• [Extract provided]
10.    Preferred Stock Record Date. Each Person in whose name any certificate for a number of one one-thousandths of a share of Preferred Stock (or Common Stock and/or other securities, as the case may be) is issued upon the exercise of the Rights shall for all purposes be deemed to have become the holder of record of such fractional shares of Preferred Stock (or Common Stock and/or other securities, as the case may be) represented thereby on, and such certificate shall be dated, the date upon which the Rights Certificate evidencing such Rights was duly surrendered and payment of the Purchase Price (and all applicable taxes or charges) was made; provided, however, that, if the date of such surrender and payment is a date upon which the Preferred Stock (or Common Stock and/or other securities, as the case may be) transfer books of the Company are closed, such Person shall be deemed to have become the record holder of such shares (fractional or otherwise) on, and such certificate shall be dated, the next succeeding Business Day on which the Preferred Stock (or Common Stock and/or other securities, as the case may be) transfer books of the Company are open. Prior to the exercise of the Rights evidenced thereby, the holder of a Rights Certificate shall not be entitled to any rights of a stockholder of the Company with respect to shares for which the Rights shall be exercisable, including, without limitation, the right to vote, to receive dividends or other distributions or to exercise any preemptive rights, and shall not be entitled to receive any notice of any proceedings of the Company, except as provided herein.

• [Problem 1] Please rewrite the paragraph of the record date provision beginning "10. Preferred Stock Record Date" as a short bulleted list, keeping its main facts.
• [Problem 2] According to the record date provision, what date does the certificate bear if the Company's transfer books are closed on the date of surrender and payment?
The listing comes from a separate source and is unrelated to the record date provision.

• [Listed records]

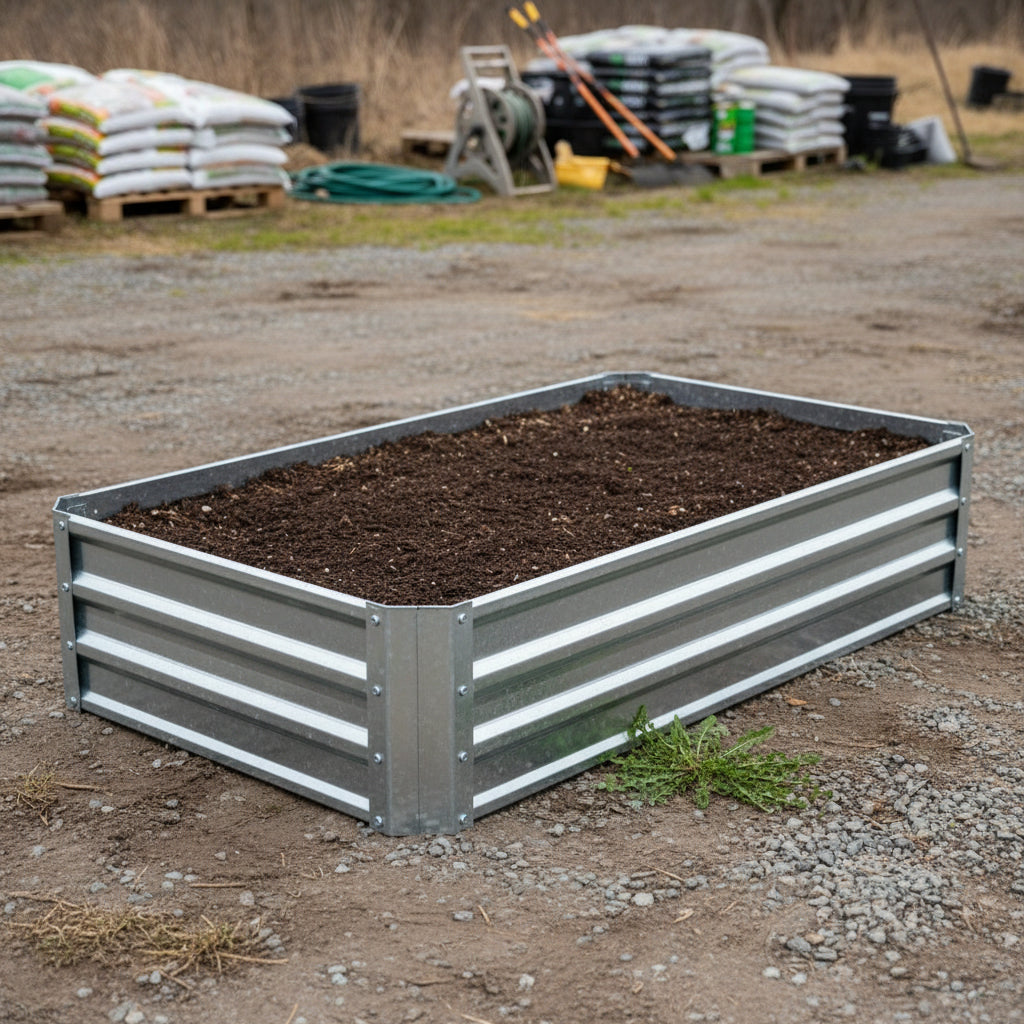 Galvanized Rectangle Raised Garden Bed – Durable Rust - Resistant Outdoor Planter - with 8 FT X 3 FT X 1 FT | Sold by Uncle Wiener's Wholesale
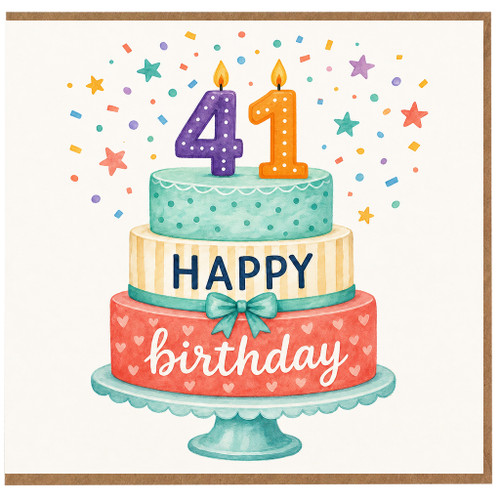 41st Birthday Card, Happy Birthday Cake and Confetti Design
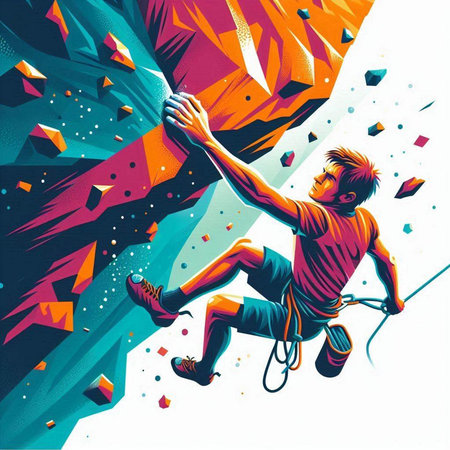 Rock climber climbing up a wall. Extreme sport concept. Vector illustration.のイラスト素材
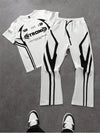 Set coordinato con scritta Strong T-shirt maniche corte e pantaloni da uomo ATREND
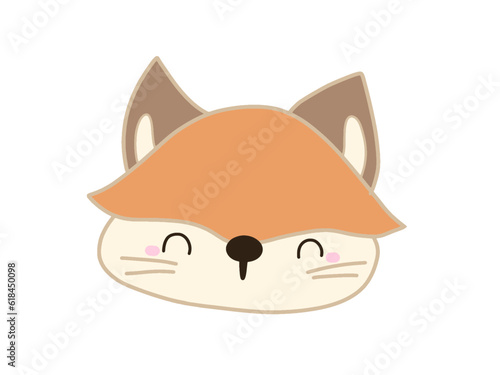 Fox ,cartoon,cute icon ,vector, illustration,hand drawn
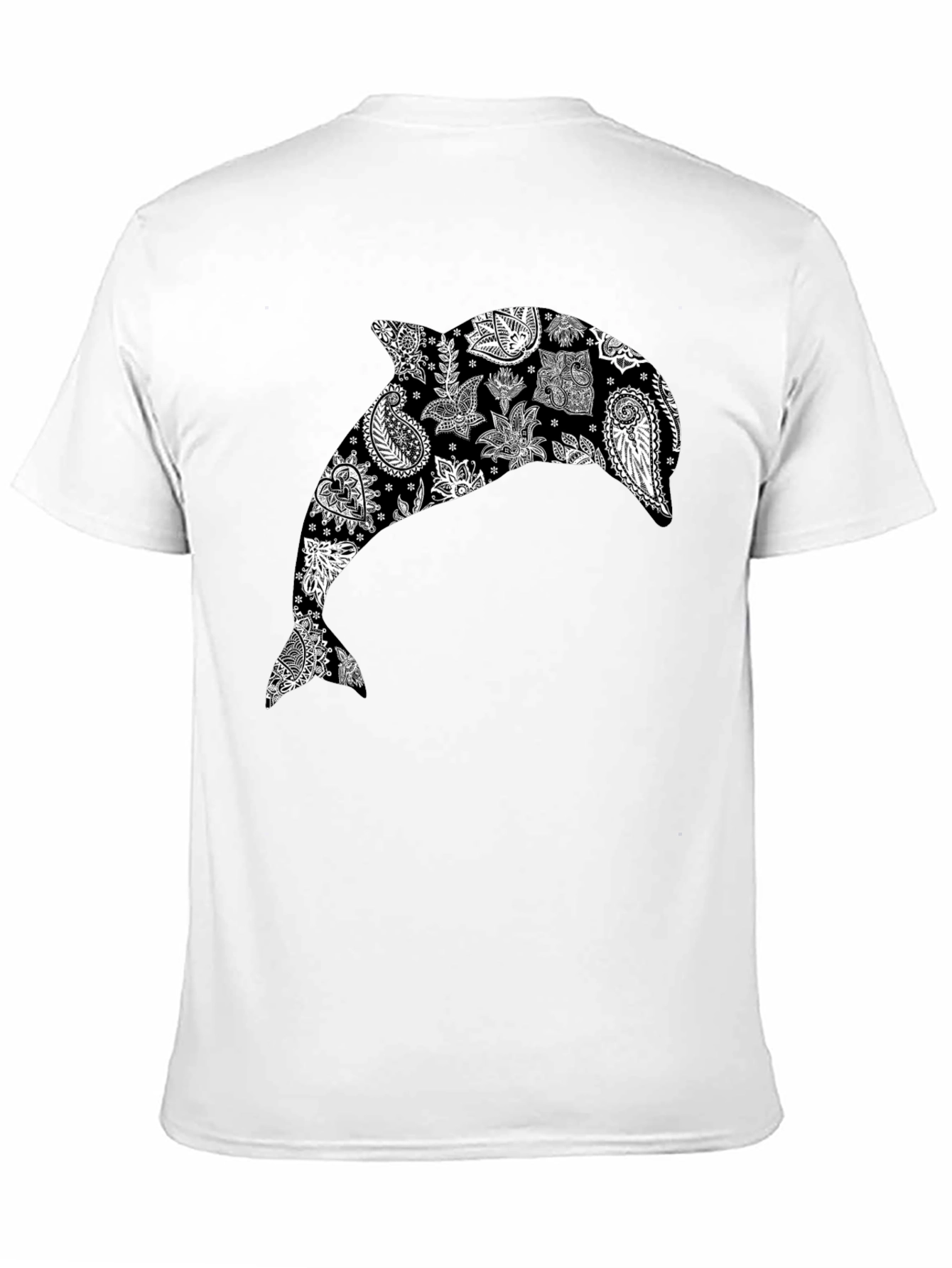 Camiseta Negra con Delfín Estampado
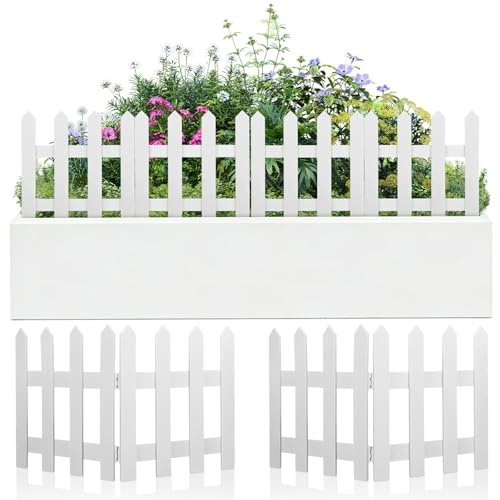 BESTonZON Recinzione in Legno Bianca 1,2 Metri per Decorazioni Natalizie, Staccionata Solida ed Ecologica per Giardino e Festa di Matrimonio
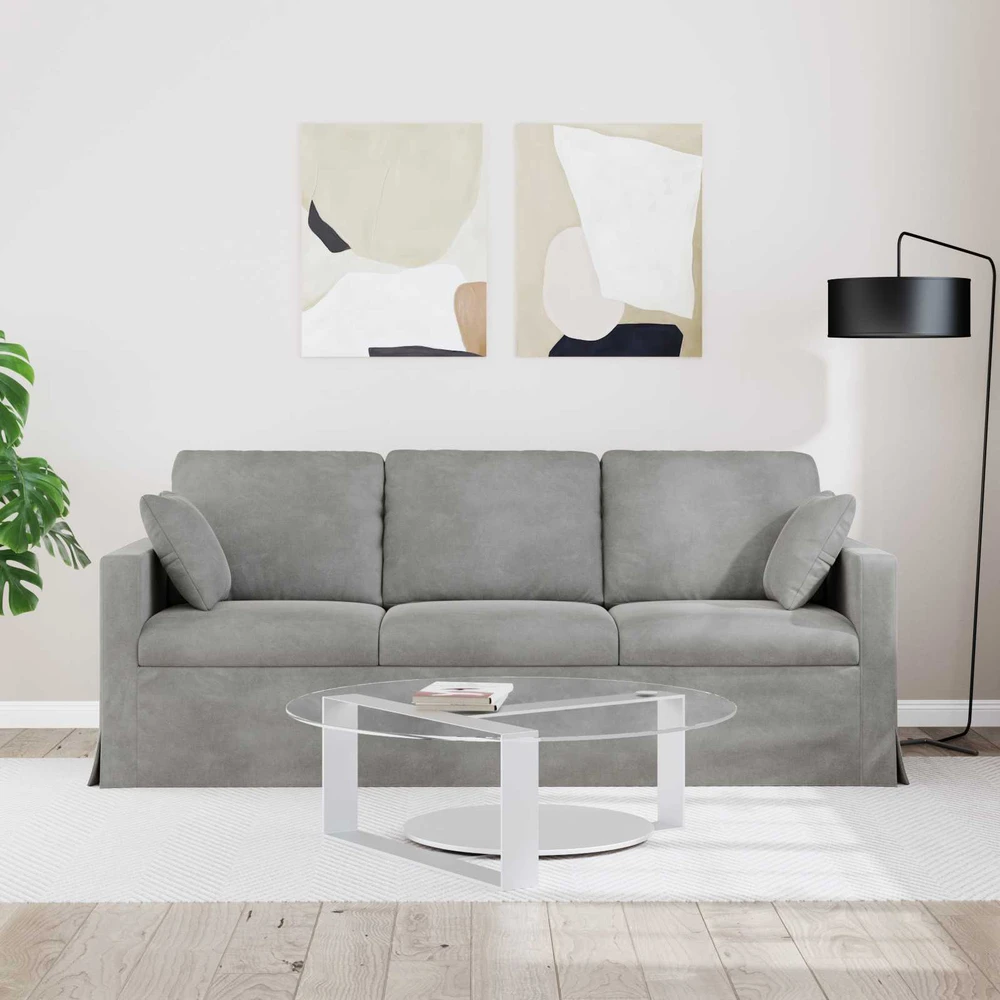 Sofa Šviesiai pilka 198 x 78 x 80 cm Aksomas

• [Reply 1]
- A person issued a certificate for Preferred Stock (or Common Stock and/or other securities) on exercise of the Rights becomes the holder of record on the date the Rights Certificate was surrendered and the Purchase Price, plus applicable taxes or charges, was paid. The certificate bears that date.
- If the Company's transfer books are closed on that date, the person becomes the record holder on the next Business Day the books are open, and the certificate bears that date.
- Until the Rights are exercised, a Rights Certificate holder has no stockholder rights for the shares involved, such as voting, receiving dividends or other distributions, or exercising preemptive rights. The holder also gets no notice of Company proceedings, except as provided in the agreement.

• [Reply 2] It is dated the next succeeding Business Day on which the Company's transfer books are open.